> Problem details: Copy the listing below word for word, but leave out the pictures.
= = = = = = =
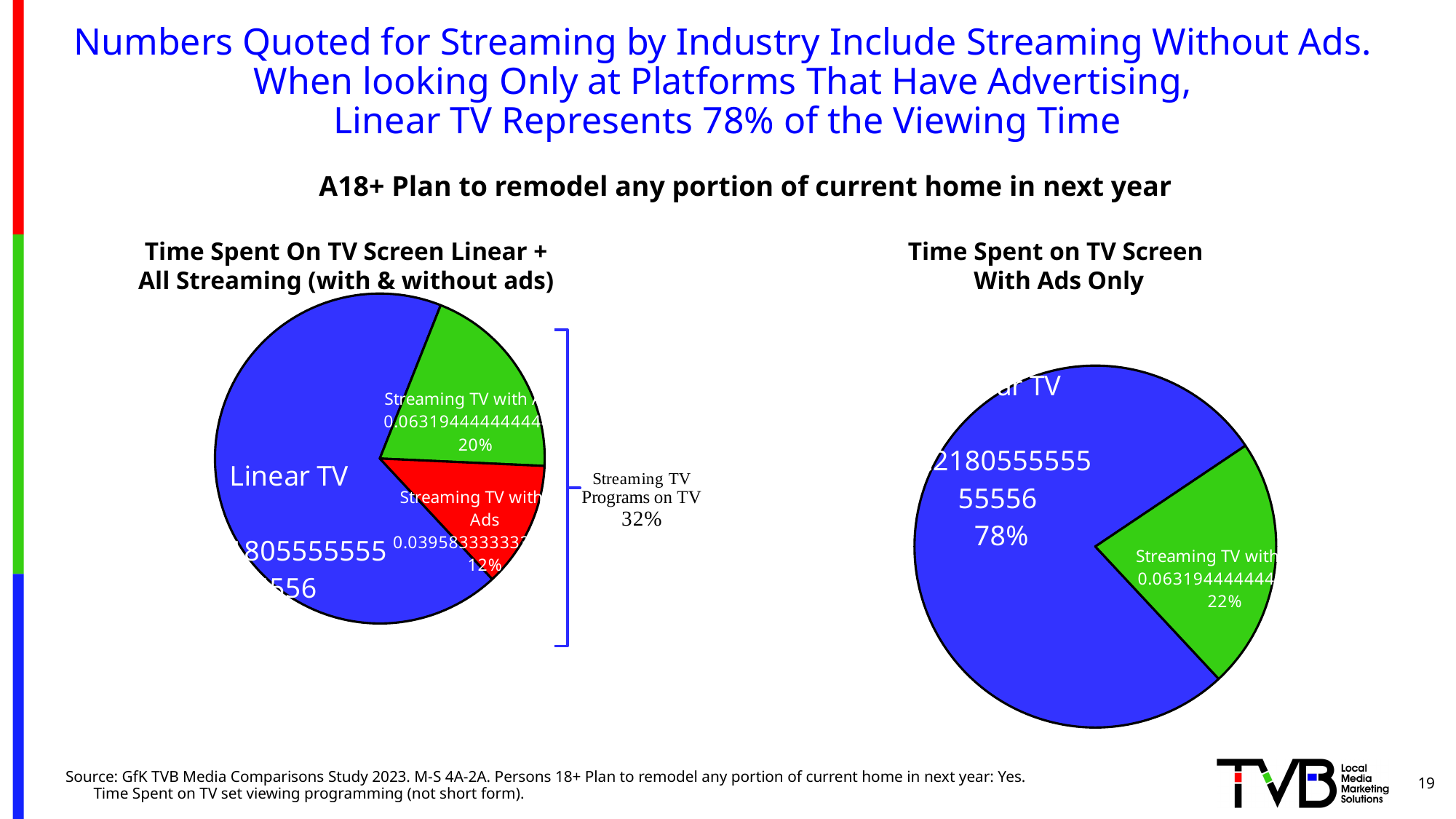
In the 'Time Spent On TV Screen Linear + All Streaming (with & without ads)' chart, how many slices does the pie have? 3 In the 'Time Spent on TV Screen With Ads Only' chart, how many slices does the pie have? 2 In the 'Time Spent on TV Screen With Ads Only' chart, what share does Streaming TV with Ads represent? 22% What colour is the Linear TV slice in the 'Time Spent on TV Screen With Ads Only' chart? blue In the 'Time Spent on TV Screen With Ads Only' chart, what share of viewing time does Linear TV represent? 78% In the 'Time Spent on TV Screen With Ads Only' chart, which slice is the largest? Linear TV In the 'Time Spent On TV Screen Linear + All Streaming (with & without ads)' chart, which slice is the smallest? Streaming TV without Ads What kind of chart is the 'Time Spent on TV Screen With Ads Only' chart? pie chart In the 'Time Spent On TV Screen Linear + All Streaming (with & without ads)' chart, what combined share do the streaming slices (Streaming TV Programs on TV) represent? 32% In the 'Time Spent on TV Screen With Ads Only' chart, what is the difference in percentage points between Linear TV and Streaming TV with Ads? 56 percentage points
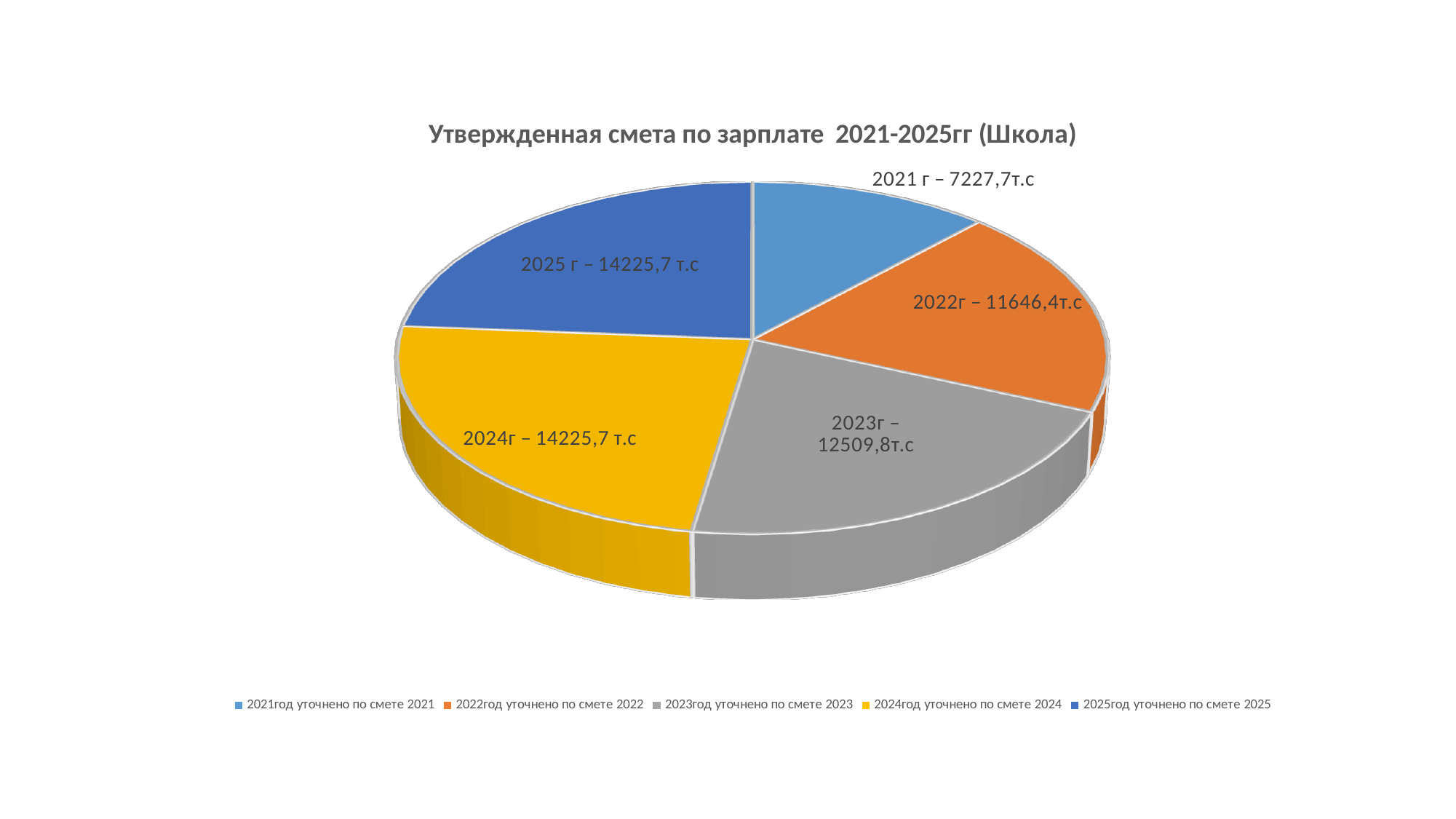
What is the value shown for 2025 on the pie chart? 14225,7 т.с Which year has the smallest slice in the pie chart? 2021 Which is larger, the value for 2023 or the value for 2022? 2023 What is the value shown for 2021 on the pie chart? 7227,7т.с What is the title of the chart? Утвержденная смета по зарплате 2021-2025гг (Школа) What is the difference between the 2023 value and the 2022 value? 863,4 What is the value shown for 2023 on the pie chart? 12509,8т.с Which is larger, the value for 2021 or the value for 2025? 2025 How many slices does the pie chart have? 5 What is the difference between the 2022 value and the 2021 value? 4418,7 What is the value shown for 2022 on the pie chart? 11646,4т.с What kind of chart is shown on the slide? Pie chart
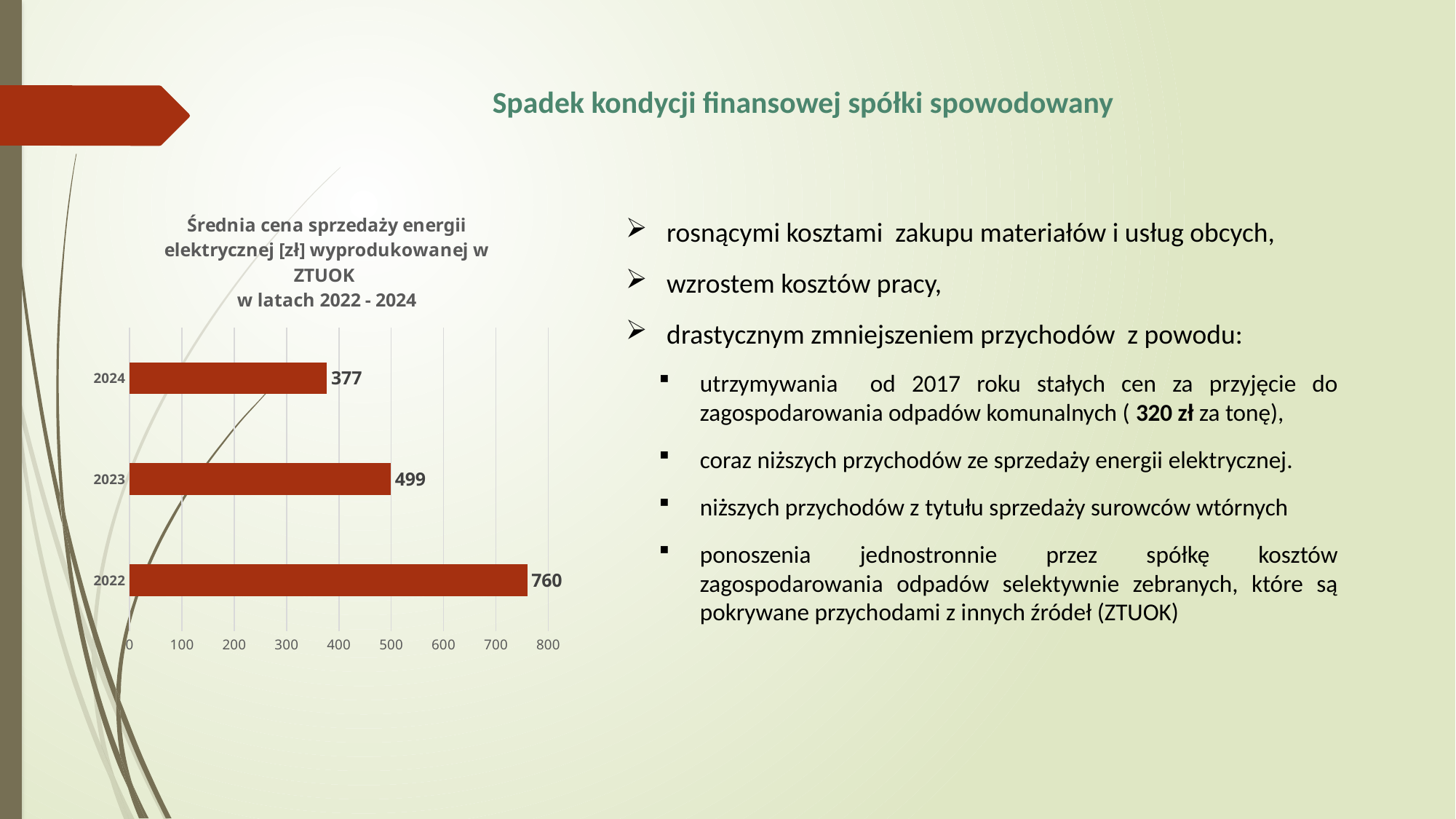
What kind of chart is shown on the slide? bar chart Do the values rise or fall from 2022 to 2024? fall Is the value for 2023 greater or less than 400? greater What is the average electricity sale price shown for 2023? 499 Which year has the highest average electricity sale price? 2022 How many years are shown in the chart? 3 What is the average electricity sale price shown for 2024? 377 What is the average electricity sale price shown for 2022? 760 Which year has a larger value, 2023 or 2024? 2023 What is the difference between the 2022 and 2024 values? 383 Which year has the lowest average electricity sale price? 2024 What is the difference between the 2023 and 2024 values? 122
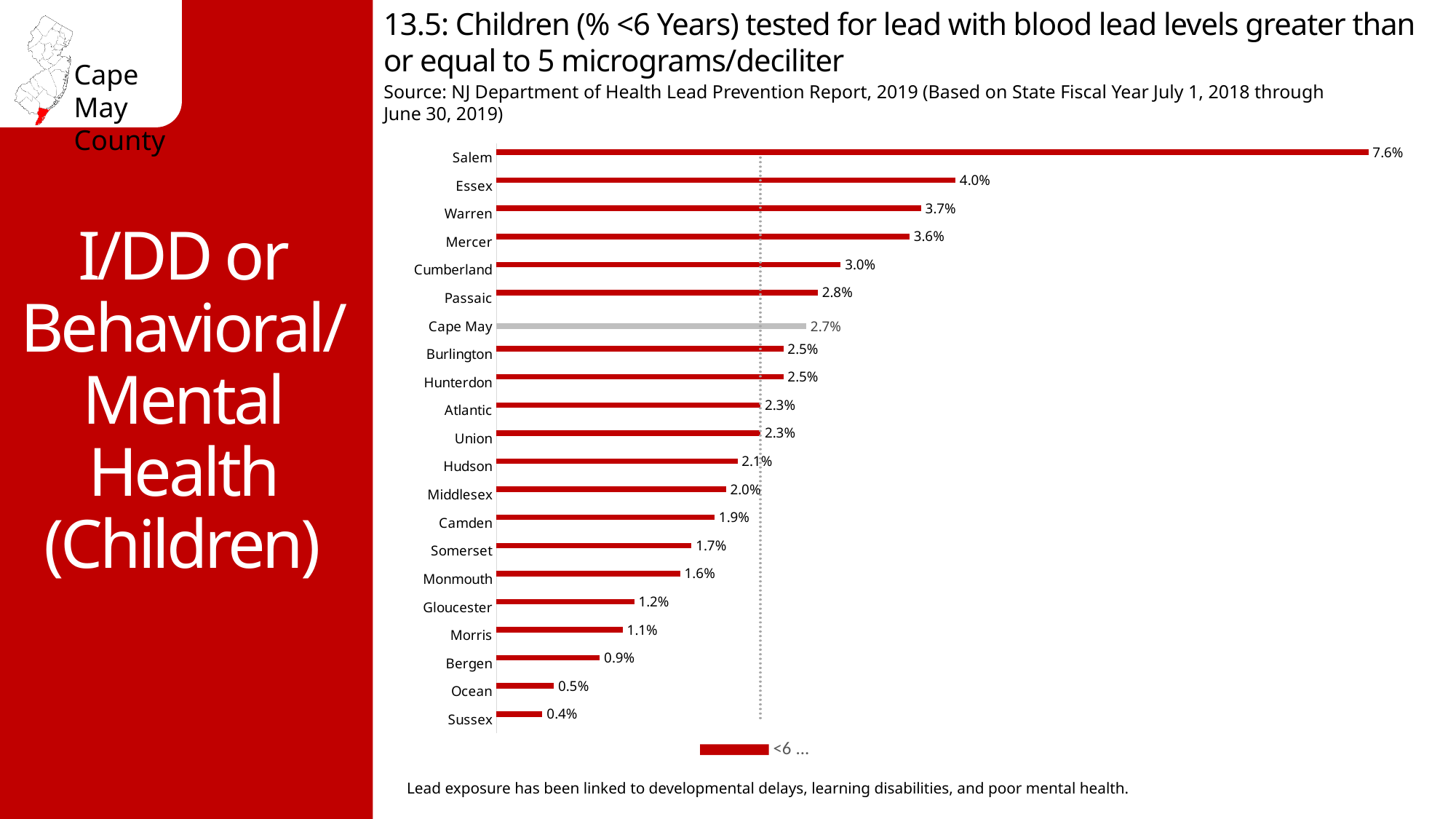
Which county has the lowest value? Sussex Which is larger, the value for Mercer or the value for Cumberland? Mercer What kind of chart is shown on the slide? Bar chart Which is larger, the value for Bergen or the value for Gloucester? Gloucester What is the value for Salem? 7.6% Which county has the highest value? Salem What is the value for Sussex? 0.4% How many counties are shown in the chart? 21 What is the value for Cape May? 2.7% What is the difference between the values for Cape May and Sussex? 2.3% What is the difference between the values for Salem and Essex? 3.6% Which county's bar is shown in gray rather than red? Cape May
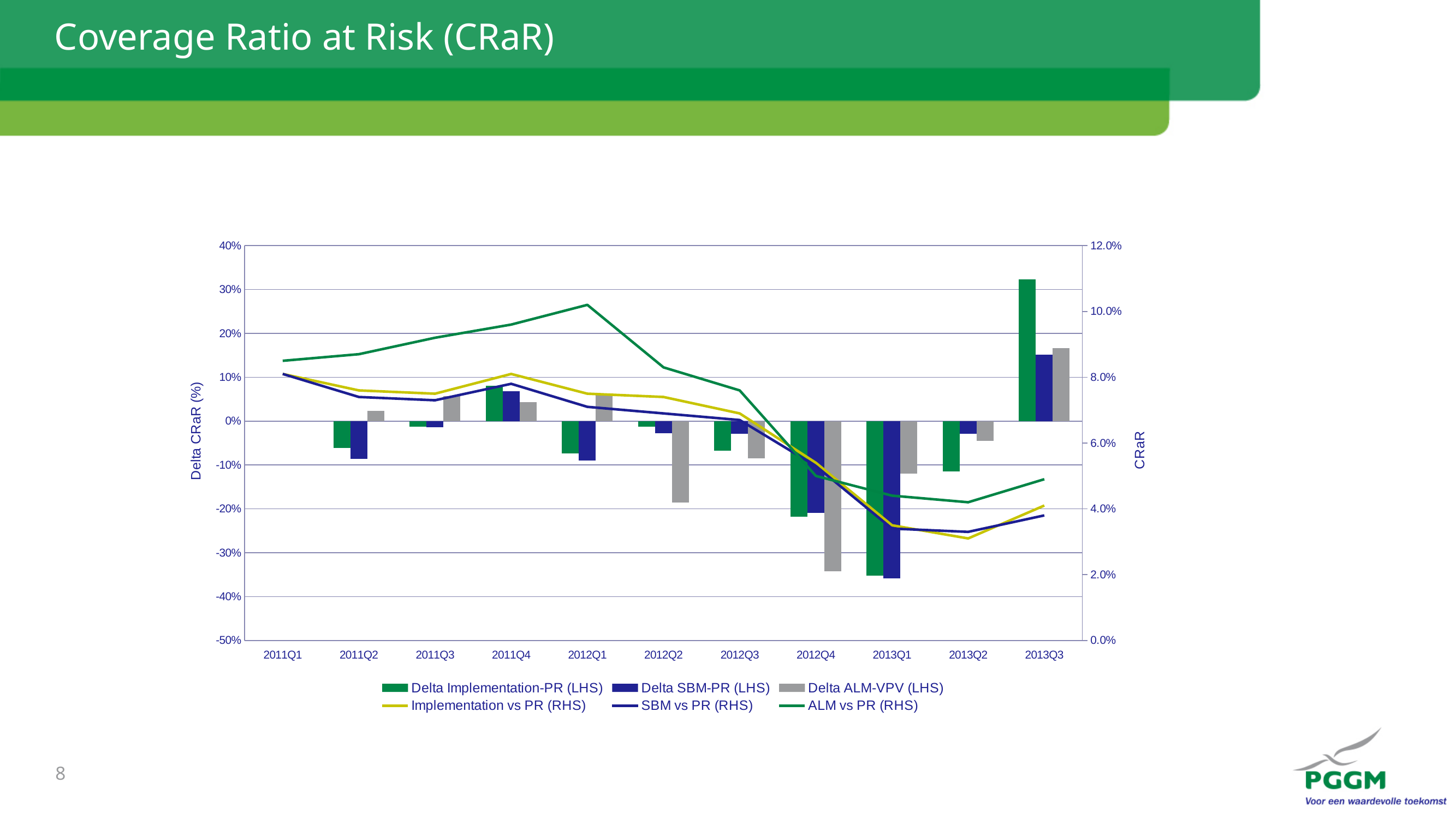
Does the ALM vs PR (RHS) line rise or fall from 2012Q1 to 2013Q1? Fall In which quarter is the Delta Implementation-PR (LHS) bar lowest? 2013Q1 How many series does the legend list? 6 In which quarter is the Delta Implementation-PR (LHS) bar highest? 2013Q3 Is the value for Implementation vs PR (RHS) in 2013Q2 greater or less than 4.0%? less In 2012Q4, which bar is lower: Delta ALM-VPV (LHS) or Delta Implementation-PR (LHS)? Delta ALM-VPV (LHS) Is the value for Delta Implementation-PR (LHS) in 2013Q3 greater or less than 30%? greater Is the value for Delta ALM-VPV (LHS) in 2012Q4 greater or less than -30%? less What kind of chart is shown on the slide? Combined bar and line chart How many quarters are shown on the x axis? 11 In which quarter is the Delta ALM-VPV (LHS) bar lowest? 2012Q4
= = = = = = =
> Solution for this problem:
In the 'Time Spent On TV Screen Linear + All Streaming (with & without ads)' chart, how many slices does the pie have? 3 In the 'Time Spent on TV Screen With Ads Only' chart, how many slices does the pie have? 2 In the 'Time Spent on TV Screen With Ads Only' chart, what share does Streaming TV with Ads represent? 22% What colour is the Linear TV slice in the 'Time Spent on TV Screen With Ads Only' chart? blue In the 'Time Spent on TV Screen With Ads Only' chart, what share of viewing time does Linear TV represent? 78% In the 'Time Spent on TV Screen With Ads Only' chart, which slice is the largest? Linear TV In the 'Time Spent On TV Screen Linear + All Streaming (with & without ads)' chart, which slice is the smallest? Streaming TV without Ads What kind of chart is the 'Time Spent on TV Screen With Ads Only' chart? pie chart In the 'Time Spent On TV Screen Linear + All Streaming (with & without ads)' chart, what combined share do the streaming slices (Streaming TV Programs on TV) represent? 32% In the 'Time Spent on TV Screen With Ads Only' chart, what is the difference in percentage points between Linear TV and Streaming TV with Ads? 56 percentage points
What is the value shown for 2025 on the pie chart? 14225,7 т.с Which year has the smallest slice in the pie chart? 2021 Which is larger, the value for 2023 or the value for 2022? 2023 What is the value shown for 2021 on the pie chart? 7227,7т.с What is the title of the chart? Утвержденная смета по зарплате 2021-2025гг (Школа) What is the difference between the 2023 value and the 2022 value? 863,4 What is the value shown for 2023 on the pie chart? 12509,8т.с Which is larger, the value for 2021 or the value for 2025? 2025 How many slices does the pie chart have? 5 What is the difference between the 2022 value and the 2021 value? 4418,7 What is the value shown for 2022 on the pie chart? 11646,4т.с What kind of chart is shown on the slide? Pie chart
What kind of chart is shown on the slide? bar chart Do the values rise or fall from 2022 to 2024? fall Is the value for 2023 greater or less than 400? greater What is the average electricity sale price shown for 2023? 499 Which year has the highest average electricity sale price? 2022 How many years are shown in the chart? 3 What is the average electricity sale price shown for 2024? 377 What is the average electricity sale price shown for 2022? 760 Which year has a larger value, 2023 or 2024? 2023 What is the difference between the 2022 and 2024 values? 383 Which year has the lowest average electricity sale price? 2024 What is the difference between the 2023 and 2024 values? 122
Which county has the lowest value? Sussex Which is larger, the value for Mercer or the value for Cumberland? Mercer What kind of chart is shown on the slide? Bar chart Which is larger, the value for Bergen or the value for Gloucester? Gloucester What is the value for Salem? 7.6% Which county has the highest value? Salem What is the value for Sussex? 0.4% How many counties are shown in the chart? 21 What is the value for Cape May? 2.7% What is the difference between the values for Cape May and Sussex? 2.3% What is the difference between the values for Salem and Essex? 3.6% Which county's bar is shown in gray rather than red? Cape May
Does the ALM vs PR (RHS) line rise or fall from 2012Q1 to 2013Q1? Fall In which quarter is the Delta Implementation-PR (LHS) bar lowest? 2013Q1 How many series does the legend list? 6 In which quarter is the Delta Implementation-PR (LHS) bar highest? 2013Q3 Is the value for Implementation vs PR (RHS) in 2013Q2 greater or less than 4.0%? less In 2012Q4, which bar is lower: Delta ALM-VPV (LHS) or Delta Implementation-PR (LHS)? Delta ALM-VPV (LHS) Is the value for Delta Implementation-PR (LHS) in 2013Q3 greater or less than 30%? greater Is the value for Delta ALM-VPV (LHS) in 2012Q4 greater or less than -30%? less What kind of chart is shown on the slide? Combined bar and line chart How many quarters are shown on the x axis? 11 In which quarter is the Delta ALM-VPV (LHS) bar lowest? 2012Q4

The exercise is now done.